===== PROVIDED RECORDS =====

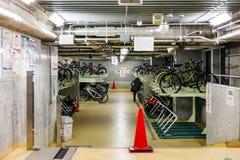 Внутренняя станция автостоянки велосипеда на улице на Саппоро в Хоккаидо, Японии Стоковая Фотография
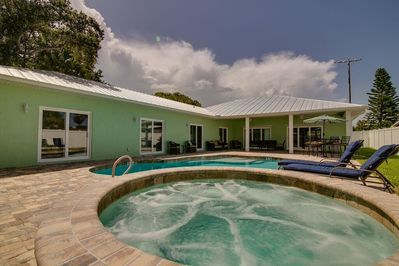 Cocoa Beach heated tropical pool and 8 ft commercial hot tub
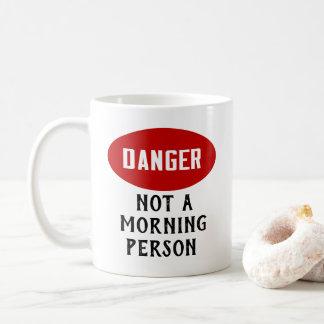 Caneca De Café Perigo engraçado não uma pessoa da manhã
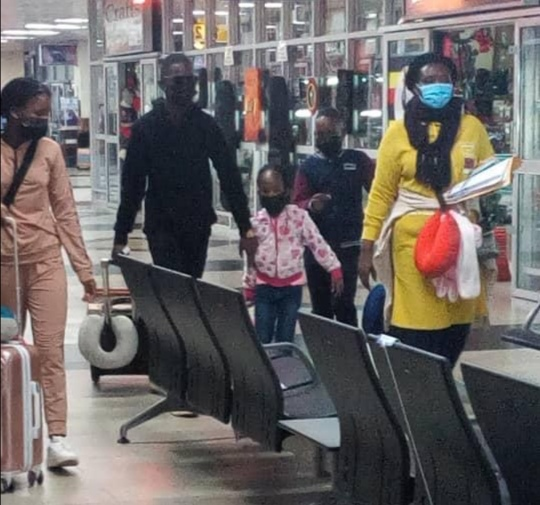 """bobi8 - """"NRM Mafias Wanted To Kidnap My Kids And Force Me To Surrender!"""" Bobi Wine Explains Why He Had To Send His Family To USA One Week To Elections."""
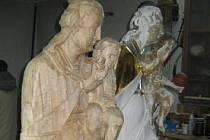 Originál a kopie vzácné sochy Panny Marie z rousínovské místní části Čechyně.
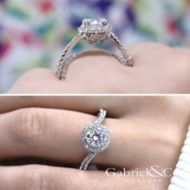 Valencia 14k White Gold Round Halo Engagement Ring angle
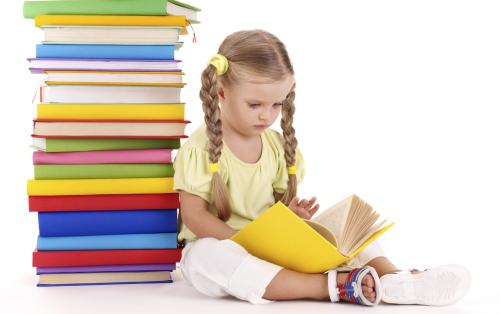 Красивая девочка читает книгу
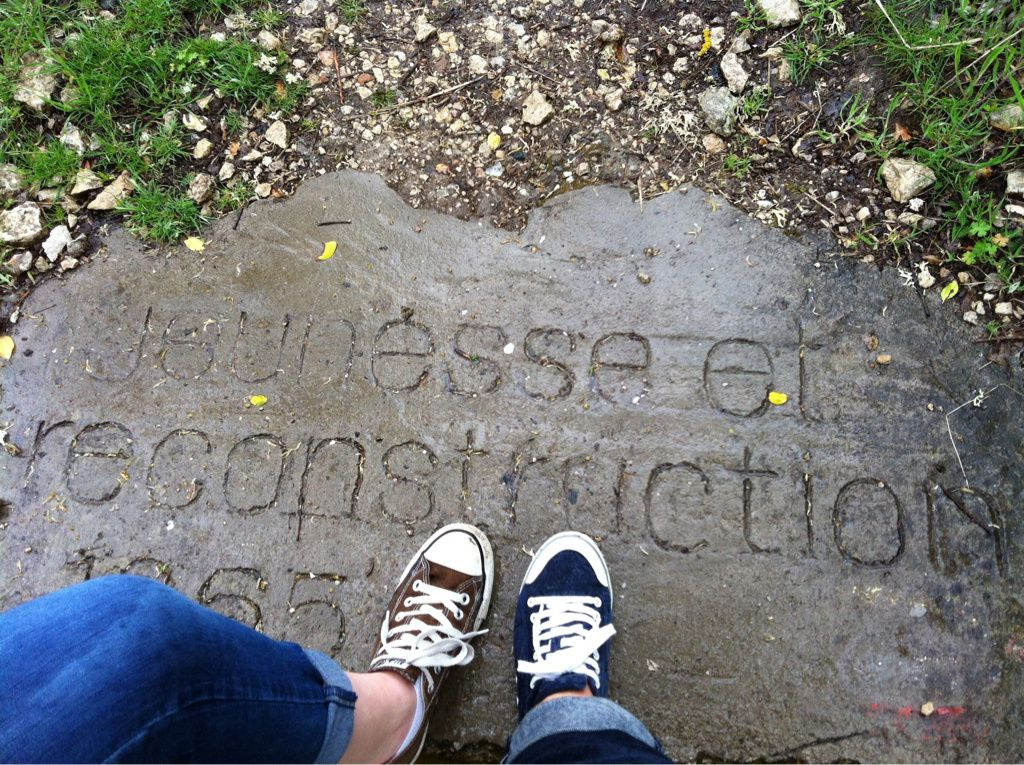 sur le chemin, des inscriptions mysterieuses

=====

▶ **WHAT TO DO**:
Every entry must be retyped exactly, with the pictures removed.

▶ **EXERCISE ANSWER**:
 Внутренняя станция автостоянки велосипеда на улице на Саппоро в Хоккаидо, Японии Стоковая Фотография
 Cocoa Beach heated tropical pool and 8 ft commercial hot tub
 Caneca De Café Perigo engraçado não uma pessoa da manhã
 """bobi8 - """"NRM Mafias Wanted To Kidnap My Kids And Force Me To Surrender!"""" Bobi Wine Explains Why He Had To Send His Family To USA One Week To Elections."""
 Originál a kopie vzácné sochy Panny Marie z rousínovské místní části Čechyně.
 Valencia 14k White Gold Round Halo Engagement Ring angle
 Красивая девочка читает книгу
 sur le chemin, des inscriptions mysterieuses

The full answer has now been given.